• [Problème posé]
Prolongez l'article consacré à Rolaphton Mercure et à Haïti, en reprenant juste après sa dernière phrase.

• [Extrait fourni]
Pour ne pas oublier Haïti… autant de souffrances autant de maux/mots à lire, à écouter. Il a beaucoup lutté et ce n’est pas fini. Il a beaucoup écrit, et son dernier ouvrage vient de sortir. Rolaphton Mercure n’a que 36 ans, mais a tous les talents pour faire entendre sa voix, car il est acteur, réalisateur, comédien, metteur en scène, dramaturge et poète.


 

Fuir les massacres, pour en parler

« Rome » est réfugié en France, à Limoges, depuis 2022 mais les souvenirs de sa vie à Haïti sont présents. Sa famille est dispersée, père, mère, frère et sœurs, et il est arrivé en France le 12 janvier, date doublement anniversaire puisqu’en 2010 un tremblement de terre a fait, ce jour-là, à Haïti, 280 000 morts, des milliers de blessés, un million de sans-abri. C’est la situation politique et les violences quotidiennes qui ont décidé de son départ, et il vient dénoncer les actions criminelles qu’il a vécues. En septembre 2021 alors qu’il tourne avec de jeunes rappeurs une vidéo autorisée à Ravine Pintade, la police débarque et mitraille l’équipe, faisant 24 morts, prétextant ensuite avoir suspecté un gang. Il est épargné car il a la caméra en main : « Je deviens une autre personne, je suis à terre, dans le sang des jeunes et chargé de les identifier ».

A Haïti les enlèvements sont quotidiens – plus de 1000 par an. Il est vrai qu’on en parle guère, la France ignore souvent ses Caraïbes… C’est le sujet du film que le réalisateur Bruno Mourral a passé plusieurs années à tourner avec son équipe. « Kidnapping.Inc » dans lequel Rolaphton joue Zoe, un des deux « salopards », est sorti il y a un an au festival Sundance et vient d’être accueilli dans plusieurs festivals en Belgique, aux Etats-Unis, au Canada, à Angoulême, et à Strasbourg en février et en Guadeloupe où il a été doublement primé, tandis que Rome a eu le prix de la meilleure interprétation masculine. Le tournage difficile de cette comédie québéco-franco-haïtienne a connu beaucoup d’épisodes tragiques, des assassinats, a été interrompu notamment par celui du président haïtien Jovenel Moïse. Histoire horrible des prêts, des emprunts devenus des dettes, des meurtres, des enlèvements, des rançons. Toute l’équipe a été touchée et le succès de ce film violent et humoristique laisse prévoir une suite, car l’histoire tragique de ce tournage mériterait de faire le sujet d’un nouveau film. Vivement la diffusion en France (1).

• [Données extraites]
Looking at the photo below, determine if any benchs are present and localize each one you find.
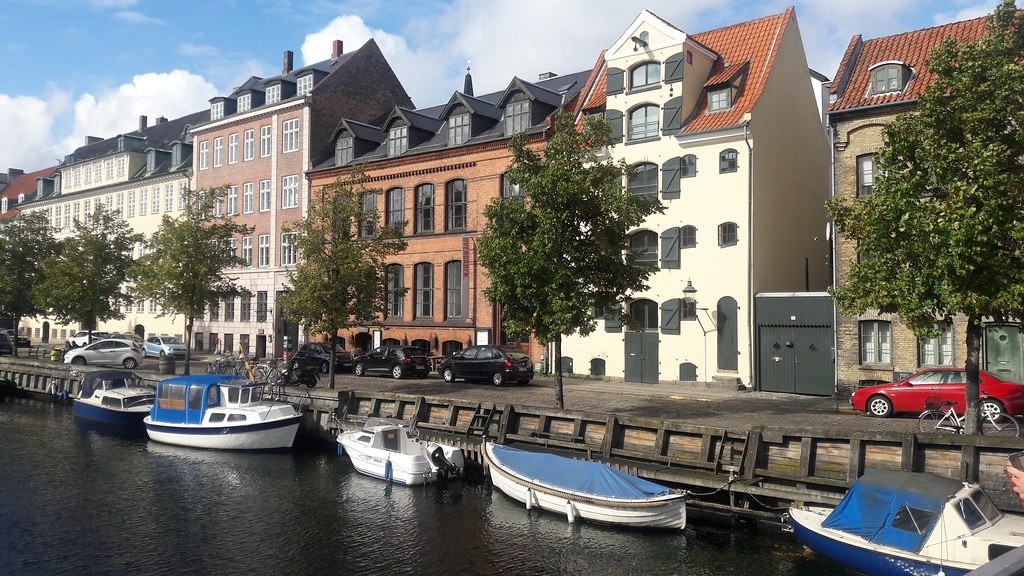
[27,345,42,358]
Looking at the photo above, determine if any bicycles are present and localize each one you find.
[917,385,1022,439]
[202,348,321,388]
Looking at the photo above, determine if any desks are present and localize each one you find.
[429,355,445,372]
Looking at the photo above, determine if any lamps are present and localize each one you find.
[683,278,698,308]
[269,335,273,342]
[631,35,646,51]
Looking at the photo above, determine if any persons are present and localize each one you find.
[1005,466,1024,508]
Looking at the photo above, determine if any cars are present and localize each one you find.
[437,344,535,387]
[352,344,431,380]
[0,331,16,356]
[847,366,1024,424]
[142,335,187,359]
[105,332,143,346]
[62,339,143,370]
[3,329,31,348]
[288,341,353,372]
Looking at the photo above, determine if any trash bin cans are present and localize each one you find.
[50,348,61,361]
[159,356,175,374]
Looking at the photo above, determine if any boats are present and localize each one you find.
[787,470,1024,576]
[72,366,154,428]
[142,375,305,448]
[0,376,17,398]
[480,438,688,531]
[335,417,466,484]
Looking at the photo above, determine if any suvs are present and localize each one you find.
[66,330,108,348]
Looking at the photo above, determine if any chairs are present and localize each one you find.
[155,339,160,344]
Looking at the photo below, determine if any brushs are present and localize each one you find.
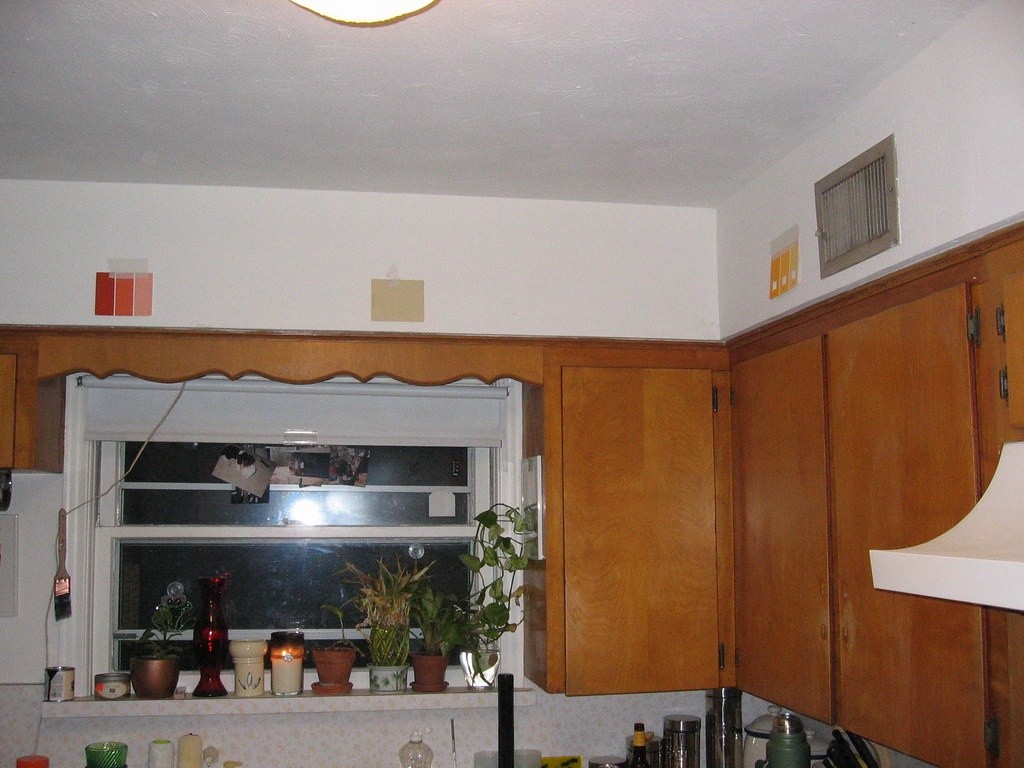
[52,507,72,621]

• [Réponse attendue]
Ces souffrances poussent Rolaphton Mercure à écrire, à créer, à faire entendre sa voix : « Après avoir côtoyé tant de violence, même au bout de trois ans je n’en ai pas fait le tour. Je ne suis pas le premier, ni le dernier et je ne vais pas rester à ruminer. Haïtien tu ne peux pas te déconnecter : tout le monde est encore là-bas. Tant de meurtres chaque semaine : récemment une fillette a vu cramer des gens et n’a pas pu parler pendant trois semaines. Trop de danger : ma mère ne peut sortir, donc ne peut manger, reste à la maison. Mes racines sont là-bas, ces meurtres, ces tortures, ça bousille ma journée, cela influence. Je ne l’ai pas choisi, mais c’est une réalité immatérielle ».

 

 

 

Rome, toujours prêt à écrire, « rien ne sert de mourir » Crédit Photo Fokal

 

 

 

Ecrire : le théâtre ? la poésie ?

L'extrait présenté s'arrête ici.